(Beginning of PROVIDED MATERIAL)
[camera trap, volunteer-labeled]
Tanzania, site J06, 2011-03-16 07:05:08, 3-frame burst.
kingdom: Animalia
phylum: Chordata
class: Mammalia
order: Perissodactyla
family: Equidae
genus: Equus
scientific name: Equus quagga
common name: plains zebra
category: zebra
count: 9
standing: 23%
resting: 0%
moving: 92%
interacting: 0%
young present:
(End of PROVIDED MATERIAL)
● **ABOUT THIS TASK**: In the listing above, find the line with "class: Mammalia" and set down that line and all after it exactly, through the final line.

● **SOLUTION FOR THIS TASK**:
class: Mammalia
order: Perissodactyla
family: Equidae
genus: Equus
scientific name: Equus quagga
common name: plains zebra
category: zebra
count: 9
standing: 23%
resting: 0%
moving: 92%
interacting: 0%
young present:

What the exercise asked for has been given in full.